I’m always looking for new ways to cook beef short rib. The other night, I was combing through foodnetwork.com recipes, and found a Dave Lieberman recipe that looked good. I made a few adjustments to the recipe… and I was pretty happy with the results. The cloves of garlic end up wonderfully caramelized after cooking – mild and almost sweet – and were great served on top of the meat. Serve this dish over steamed rice, with a side of stir-fried vegetables.
The original recipe called for Bass Ale… but I didn’t have any. What I had was one bottle of Coors lite in the refrigerator (leftover from my dad’s last visit), and a few bottles of Pyramid Hefeweizen (unfiltered wheat beer). I went with the Hefeweizen – the braising process concentrates the beer into a flavorful sauce, and I figured the Hefeweizen would make a better sauce than Coors lite. It did! This recipe was a keeper!

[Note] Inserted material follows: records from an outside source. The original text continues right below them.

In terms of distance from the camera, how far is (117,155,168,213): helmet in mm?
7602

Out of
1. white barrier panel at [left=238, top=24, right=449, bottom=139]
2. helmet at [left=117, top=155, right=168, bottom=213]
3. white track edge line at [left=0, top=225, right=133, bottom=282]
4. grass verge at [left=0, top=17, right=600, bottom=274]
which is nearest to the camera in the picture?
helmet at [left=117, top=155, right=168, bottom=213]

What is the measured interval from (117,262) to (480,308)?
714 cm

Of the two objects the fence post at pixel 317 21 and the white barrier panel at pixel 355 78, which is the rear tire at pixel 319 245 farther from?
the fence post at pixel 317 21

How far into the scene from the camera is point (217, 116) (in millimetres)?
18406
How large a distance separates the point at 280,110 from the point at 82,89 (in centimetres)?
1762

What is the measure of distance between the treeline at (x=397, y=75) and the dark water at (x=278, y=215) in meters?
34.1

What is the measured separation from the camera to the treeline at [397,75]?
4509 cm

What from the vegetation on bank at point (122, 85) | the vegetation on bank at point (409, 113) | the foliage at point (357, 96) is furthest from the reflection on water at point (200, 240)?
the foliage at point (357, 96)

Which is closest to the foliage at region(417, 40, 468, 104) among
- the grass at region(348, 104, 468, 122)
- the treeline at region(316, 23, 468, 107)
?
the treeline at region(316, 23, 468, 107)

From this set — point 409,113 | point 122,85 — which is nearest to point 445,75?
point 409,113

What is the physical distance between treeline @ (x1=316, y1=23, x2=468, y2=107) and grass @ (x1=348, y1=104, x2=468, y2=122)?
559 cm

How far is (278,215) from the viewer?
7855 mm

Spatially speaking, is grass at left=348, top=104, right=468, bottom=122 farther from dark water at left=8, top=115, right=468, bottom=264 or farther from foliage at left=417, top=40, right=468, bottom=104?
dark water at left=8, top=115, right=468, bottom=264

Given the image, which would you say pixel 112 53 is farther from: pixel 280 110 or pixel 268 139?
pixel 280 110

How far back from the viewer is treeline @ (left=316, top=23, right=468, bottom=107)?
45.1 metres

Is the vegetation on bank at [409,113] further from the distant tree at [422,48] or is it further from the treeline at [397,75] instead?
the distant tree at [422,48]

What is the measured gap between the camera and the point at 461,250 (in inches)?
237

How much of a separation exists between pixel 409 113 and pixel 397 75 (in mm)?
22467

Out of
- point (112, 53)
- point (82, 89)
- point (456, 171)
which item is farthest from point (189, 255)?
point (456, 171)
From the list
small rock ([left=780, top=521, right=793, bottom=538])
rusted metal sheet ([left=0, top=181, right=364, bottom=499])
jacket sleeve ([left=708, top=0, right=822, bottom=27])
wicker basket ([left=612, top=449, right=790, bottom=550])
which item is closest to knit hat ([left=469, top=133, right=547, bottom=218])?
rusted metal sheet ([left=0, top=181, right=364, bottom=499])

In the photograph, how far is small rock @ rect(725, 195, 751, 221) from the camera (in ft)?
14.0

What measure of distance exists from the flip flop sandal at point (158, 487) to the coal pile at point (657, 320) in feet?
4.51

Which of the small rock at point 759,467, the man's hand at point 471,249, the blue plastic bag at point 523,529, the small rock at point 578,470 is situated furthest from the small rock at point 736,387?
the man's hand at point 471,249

- 12 – 16 oz. boneless beef shortribs
- 12 oz. hefeweizen (wheat) beer
- 3 T. rice vinegar
- 6-8 cloves garlic
- 1 1/2 inch piece ginger, sliced
- 1/2 c. hoisin sauce
- 1 T. canola oil
- salt, pepper to taste
1. Heat the oil in a large pot. Season the beef on all sides with salt and pepper. Once the pan is hot, sear all sides of the beef ribs until browned.
2. Pour the beer and vinegar into the pot. Add the ginger and garlic, then cover with a lid and reduce the heat to low. Allow the short ribs to braise for about 2 – 2 1/2 hours. (Make sure you watch the pot as the liquid reduces – don’t allow the liquid to reduce to nothing and start burning. Ideally, you should have a small amount of concentrated liquid left.)
3. Remove the ribs, ginger, and garlic into a covered casserole dish. Pour the reduced beer sauce over. (You can store the casserole in the refrigerator overnight at this point, and finish the next day 1 hour before serving.)
4. Cover the ribs with the hoisin sauce, place the lid back on, and bake at 350 degrees for 45 – 60 minutes. Discard the ginger, and serve the short ribs with a few pieces of the caramelized garlic. Spoon sauce over to coat.